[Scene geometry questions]
• • •

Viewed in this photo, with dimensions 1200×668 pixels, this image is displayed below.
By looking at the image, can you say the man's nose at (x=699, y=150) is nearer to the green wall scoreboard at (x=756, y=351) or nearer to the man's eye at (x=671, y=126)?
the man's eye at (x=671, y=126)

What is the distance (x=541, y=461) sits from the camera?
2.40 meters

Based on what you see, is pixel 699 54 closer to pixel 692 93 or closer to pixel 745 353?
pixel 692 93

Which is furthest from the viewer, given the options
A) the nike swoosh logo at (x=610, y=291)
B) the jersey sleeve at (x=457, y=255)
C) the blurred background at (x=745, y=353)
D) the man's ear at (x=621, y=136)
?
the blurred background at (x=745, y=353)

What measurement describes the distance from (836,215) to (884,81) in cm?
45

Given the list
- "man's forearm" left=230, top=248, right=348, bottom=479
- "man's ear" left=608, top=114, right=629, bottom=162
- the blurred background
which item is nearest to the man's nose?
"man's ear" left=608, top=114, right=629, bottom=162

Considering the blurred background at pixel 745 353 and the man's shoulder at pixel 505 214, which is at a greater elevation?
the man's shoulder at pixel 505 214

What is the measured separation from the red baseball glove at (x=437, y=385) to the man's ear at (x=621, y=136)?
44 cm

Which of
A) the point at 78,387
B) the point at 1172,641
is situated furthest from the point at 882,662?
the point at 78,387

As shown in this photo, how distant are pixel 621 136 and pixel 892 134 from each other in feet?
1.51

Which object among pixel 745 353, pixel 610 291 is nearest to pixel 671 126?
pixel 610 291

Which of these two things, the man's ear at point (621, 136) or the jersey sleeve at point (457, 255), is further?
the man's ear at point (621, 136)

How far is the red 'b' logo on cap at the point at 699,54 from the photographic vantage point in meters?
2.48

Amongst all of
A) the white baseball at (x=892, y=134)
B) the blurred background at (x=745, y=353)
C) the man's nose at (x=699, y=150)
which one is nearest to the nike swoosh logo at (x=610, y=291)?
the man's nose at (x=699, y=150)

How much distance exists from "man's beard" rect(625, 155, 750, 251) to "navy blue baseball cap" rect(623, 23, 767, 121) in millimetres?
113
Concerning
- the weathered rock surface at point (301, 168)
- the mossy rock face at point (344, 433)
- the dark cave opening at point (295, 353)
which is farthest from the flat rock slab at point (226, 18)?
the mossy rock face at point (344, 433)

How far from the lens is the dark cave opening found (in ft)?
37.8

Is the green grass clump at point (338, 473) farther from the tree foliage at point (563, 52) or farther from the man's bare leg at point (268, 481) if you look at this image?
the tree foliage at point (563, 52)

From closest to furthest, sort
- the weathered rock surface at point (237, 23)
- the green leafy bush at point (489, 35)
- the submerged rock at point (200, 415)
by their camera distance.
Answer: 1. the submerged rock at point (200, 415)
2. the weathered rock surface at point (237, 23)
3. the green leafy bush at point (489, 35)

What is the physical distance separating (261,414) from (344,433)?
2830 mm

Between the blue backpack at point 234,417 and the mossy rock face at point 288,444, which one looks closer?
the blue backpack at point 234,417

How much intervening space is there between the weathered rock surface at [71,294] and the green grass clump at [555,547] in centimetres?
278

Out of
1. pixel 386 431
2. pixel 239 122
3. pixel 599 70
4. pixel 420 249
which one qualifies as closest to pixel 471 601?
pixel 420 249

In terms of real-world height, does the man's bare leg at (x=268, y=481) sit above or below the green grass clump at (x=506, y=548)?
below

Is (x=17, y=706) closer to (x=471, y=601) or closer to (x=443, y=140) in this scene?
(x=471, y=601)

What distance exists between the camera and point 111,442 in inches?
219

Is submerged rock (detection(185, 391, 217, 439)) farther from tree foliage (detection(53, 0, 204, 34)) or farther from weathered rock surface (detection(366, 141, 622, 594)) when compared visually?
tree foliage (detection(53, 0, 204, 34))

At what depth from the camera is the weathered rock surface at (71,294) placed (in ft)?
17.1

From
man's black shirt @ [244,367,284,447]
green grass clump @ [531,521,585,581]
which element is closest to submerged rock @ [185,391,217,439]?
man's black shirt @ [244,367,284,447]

• • •

OBJECTIVE: Rewrite the listing above with each occurrence of "camera" changed to "observer" and nothing else altered.

OUTPUT BELOW:
Viewed in this photo, with dimensions 1200×668 pixels, this image is displayed below.
By looking at the image, can you say the man's nose at (x=699, y=150) is nearer to the green wall scoreboard at (x=756, y=351) or nearer to the man's eye at (x=671, y=126)?
the man's eye at (x=671, y=126)

What is the distance (x=541, y=461) sits from the observer?
2.40 meters

Based on what you see, is pixel 699 54 closer to pixel 692 93 or closer to pixel 745 353?
pixel 692 93

Which is furthest from the viewer, given the options
A) the nike swoosh logo at (x=610, y=291)
B) the jersey sleeve at (x=457, y=255)
C) the blurred background at (x=745, y=353)
D) the man's ear at (x=621, y=136)
?
the blurred background at (x=745, y=353)

What measurement describes the distance from (836,215) to (884,81) in cm?
45

Given the list
- "man's forearm" left=230, top=248, right=348, bottom=479
- "man's ear" left=608, top=114, right=629, bottom=162
- the blurred background
which item is nearest to the man's nose?
"man's ear" left=608, top=114, right=629, bottom=162

Considering the blurred background at pixel 745 353 and the man's shoulder at pixel 505 214, which is at a greater elevation?
the man's shoulder at pixel 505 214

What is the measured separation from the red baseball glove at (x=437, y=385) to the man's ear at (x=621, y=136)?
44 cm

Which of
A) the point at 78,387
B) the point at 1172,641
is situated furthest from the point at 882,662?
the point at 78,387

As shown in this photo, how distant are pixel 621 136 and pixel 892 134 from each other in feet?
1.51

Which object among pixel 745 353, pixel 610 291 is nearest to pixel 671 126?
pixel 610 291

Which of these two things, the man's ear at point (621, 136) or the jersey sleeve at point (457, 255), is further?
the man's ear at point (621, 136)

How far is the red 'b' logo on cap at the point at 699,54 from the photographic vantage point in meters?
2.48

Amongst all of
A) the white baseball at (x=892, y=134)
B) the blurred background at (x=745, y=353)
C) the man's nose at (x=699, y=150)
which one is nearest to the nike swoosh logo at (x=610, y=291)?
the man's nose at (x=699, y=150)

How much distance exists from "man's beard" rect(625, 155, 750, 251) to "navy blue baseball cap" rect(623, 23, 767, 121) in millimetres?
113
Concerning
- the weathered rock surface at point (301, 168)
- the mossy rock face at point (344, 433)
- the dark cave opening at point (295, 353)
which is farthest from the flat rock slab at point (226, 18)?
the mossy rock face at point (344, 433)

How far from the lens is the dark cave opening found (in ft)?
37.8

Is the green grass clump at point (338, 473) farther from the tree foliage at point (563, 52) or farther from the man's bare leg at point (268, 481) if you look at this image?
the tree foliage at point (563, 52)

From closest to furthest, sort
- the weathered rock surface at point (237, 23)
- the green leafy bush at point (489, 35)
- the submerged rock at point (200, 415)
by their observer distance.
Answer: 1. the submerged rock at point (200, 415)
2. the weathered rock surface at point (237, 23)
3. the green leafy bush at point (489, 35)

What is the physical distance separating (261,414) from (344,433)?
2830 mm

Between the blue backpack at point 234,417 and the mossy rock face at point 288,444, which one looks closer?
the blue backpack at point 234,417

How much intervening space is there between the weathered rock surface at [71,294] and the green grass clump at [555,547] in centimetres?
278

Out of
1. pixel 386 431
2. pixel 239 122
3. pixel 599 70
4. pixel 420 249
which one qualifies as closest to pixel 471 601?
pixel 420 249

In terms of real-world height, does the man's bare leg at (x=268, y=481) sit above or below the green grass clump at (x=506, y=548)?
below

Is (x=17, y=706) closer to (x=471, y=601) or closer to (x=443, y=140) in this scene?
(x=471, y=601)

What distance exists between the observer and point 111,442 in inches?
219

Is submerged rock (detection(185, 391, 217, 439)) farther from tree foliage (detection(53, 0, 204, 34)) or farther from weathered rock surface (detection(366, 141, 622, 594)) when compared visually?
tree foliage (detection(53, 0, 204, 34))

At what depth from the observer is the weathered rock surface at (71,294) placed (in ft)?
17.1

From
man's black shirt @ [244,367,284,447]
green grass clump @ [531,521,585,581]
which element is closest to submerged rock @ [185,391,217,439]?
man's black shirt @ [244,367,284,447]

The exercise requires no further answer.